:: Provided data ::

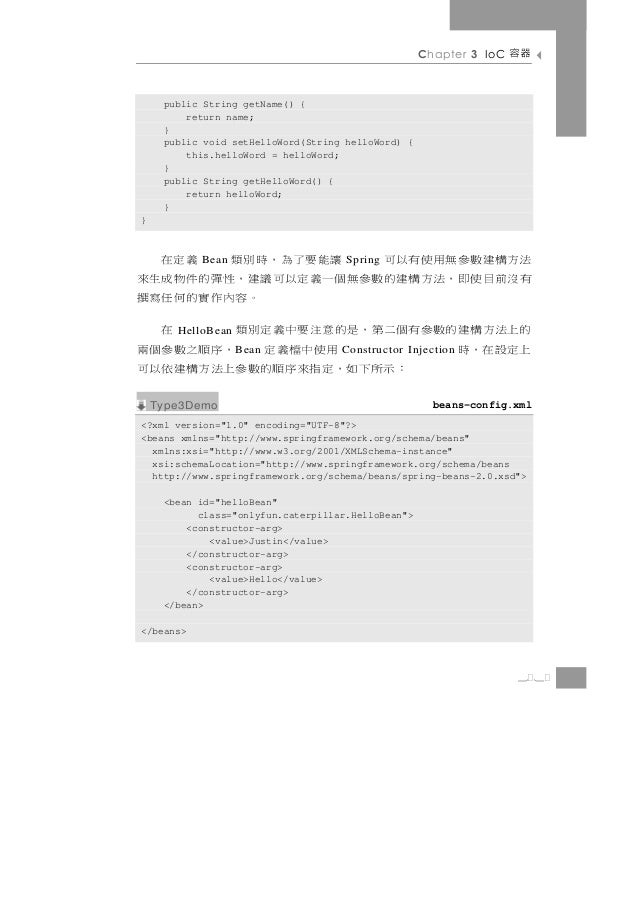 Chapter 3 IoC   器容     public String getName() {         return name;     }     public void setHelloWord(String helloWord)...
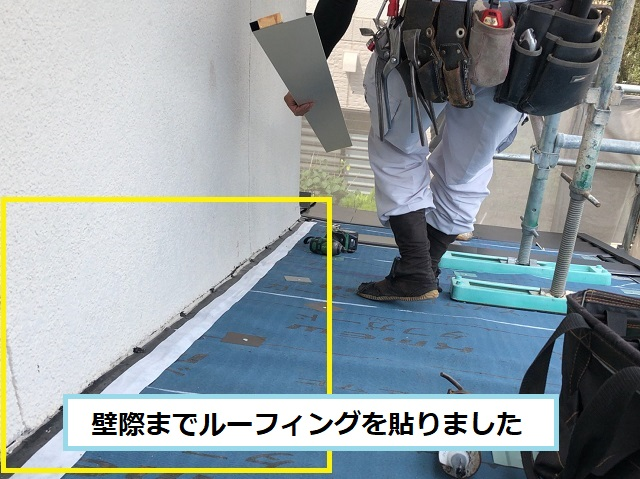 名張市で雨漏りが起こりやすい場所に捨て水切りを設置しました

:::
:: Provided data ::

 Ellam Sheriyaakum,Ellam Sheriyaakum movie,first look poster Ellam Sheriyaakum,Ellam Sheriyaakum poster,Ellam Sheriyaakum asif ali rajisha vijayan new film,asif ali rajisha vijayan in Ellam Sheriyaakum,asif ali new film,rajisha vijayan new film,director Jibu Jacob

:::

_Your goal_.
Repeat, word for word, the lines of the material above from the one holding "Chapter 3 IoC" through the one holding "名張市で雨漏りが起こりやすい場所に捨て水切りを設置しました". Leave out pictures.

_Solved exercise_.
 Chapter 3 IoC   器容     public String getName() {         return name;     }     public void setHelloWord(String helloWord)...
 名張市で雨漏りが起こりやすい場所に捨て水切りを設置しました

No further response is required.